On Mon, Feb 23, 2026 at 22:39:43 -0300, Lucas Amaral wrote:
When creating multiple VMs in parallel, concurrent volume creation holds an async job on the pool. A pool refresh during this window
Other operations increase the async job count too, such as download/upload/wipe.
fails immediately with "pool has asynchronous jobs running", which causes cascading failures in parallel provisioning workflows.
The refresh operation genuinely cannot run while a volume build is in progress (it clears all volume metadata via virStoragePoolObjClearVols), but the failure is premature since
Yes, clearing of the list of volumes especially can't happen while some of the operations that set the 'in_use' semaphore of virStorageVol are in use. Without that we could perhaps do refcounted volume objects and let the running API operate on the old variant while refresh populates a new list, but that wouldn't work well with the interlocking.

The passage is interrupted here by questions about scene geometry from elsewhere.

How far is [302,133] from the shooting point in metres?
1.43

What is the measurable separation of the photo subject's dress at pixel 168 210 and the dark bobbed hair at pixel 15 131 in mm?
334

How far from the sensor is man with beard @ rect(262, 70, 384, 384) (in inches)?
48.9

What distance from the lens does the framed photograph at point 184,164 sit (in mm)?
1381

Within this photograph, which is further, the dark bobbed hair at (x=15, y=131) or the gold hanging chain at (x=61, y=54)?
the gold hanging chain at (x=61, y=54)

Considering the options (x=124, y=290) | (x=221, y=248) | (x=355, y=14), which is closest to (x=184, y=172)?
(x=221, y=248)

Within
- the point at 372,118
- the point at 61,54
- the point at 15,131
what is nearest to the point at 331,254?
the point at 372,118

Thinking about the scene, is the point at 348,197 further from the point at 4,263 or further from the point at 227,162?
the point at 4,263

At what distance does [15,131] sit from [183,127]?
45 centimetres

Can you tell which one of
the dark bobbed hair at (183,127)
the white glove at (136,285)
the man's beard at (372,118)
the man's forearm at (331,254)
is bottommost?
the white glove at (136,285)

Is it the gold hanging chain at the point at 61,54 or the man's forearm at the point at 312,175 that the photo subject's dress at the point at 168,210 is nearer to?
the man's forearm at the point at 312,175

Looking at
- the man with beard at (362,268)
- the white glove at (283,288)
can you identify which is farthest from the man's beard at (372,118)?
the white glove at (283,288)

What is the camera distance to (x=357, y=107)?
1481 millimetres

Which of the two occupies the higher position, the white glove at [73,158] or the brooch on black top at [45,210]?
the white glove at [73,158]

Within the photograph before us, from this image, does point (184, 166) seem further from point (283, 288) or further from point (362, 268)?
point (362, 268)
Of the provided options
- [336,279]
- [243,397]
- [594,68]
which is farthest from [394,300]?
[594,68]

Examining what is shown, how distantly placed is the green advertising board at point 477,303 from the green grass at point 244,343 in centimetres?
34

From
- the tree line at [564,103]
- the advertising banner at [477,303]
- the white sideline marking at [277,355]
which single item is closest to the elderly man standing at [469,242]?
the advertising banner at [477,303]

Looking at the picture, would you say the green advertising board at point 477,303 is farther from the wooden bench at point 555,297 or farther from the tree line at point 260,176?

the async job will finish shortly.
IMO 'shortly' is relative if upload/download/wipe is considered.
Add a condition variable to virStoragePoolObj that allows storagePoolRefresh() to wait up to 30 seconds for async jobs to drain. The volume build thread broadcasts the condition when it decrements asyncjobs to zero. After waking, the refresh function re-validates preconditions (pool still active, not starting) since
The pre-condition checks ought to be packaged into a helper function if this approach is to be taken.
the pool lock was released during the wait.
Only storagePoolRefresh() gets the wait mechanism. The other three operations (destroy, undefine, delete) keep the immediate error
This IMO doesn't make sense and additionally our async job handling on VM objects doesn't have this distinction. All APIs get to wait for the async job to finish. I don't think this has any reason to be exception. I think that we need in fact to extract the logic you propose and apply it to all operations which check the reference count and also add a variant of this which will consider the 'in_use' semaphore in addition to the 'asyncjobs' semaphore.
because waiting to destroy or delete a pool during volume creation is not a sensible user workflow.
Technically the 'delete'/'destroy' would happen. Also as noted there are other operations too which take the 'async job'.
Resolves: https://issues.redhat.com/browse/RHEL-150758 Signed-off-by: Lucas Amaral <lucaaamaral@gmail.com> ---
[...]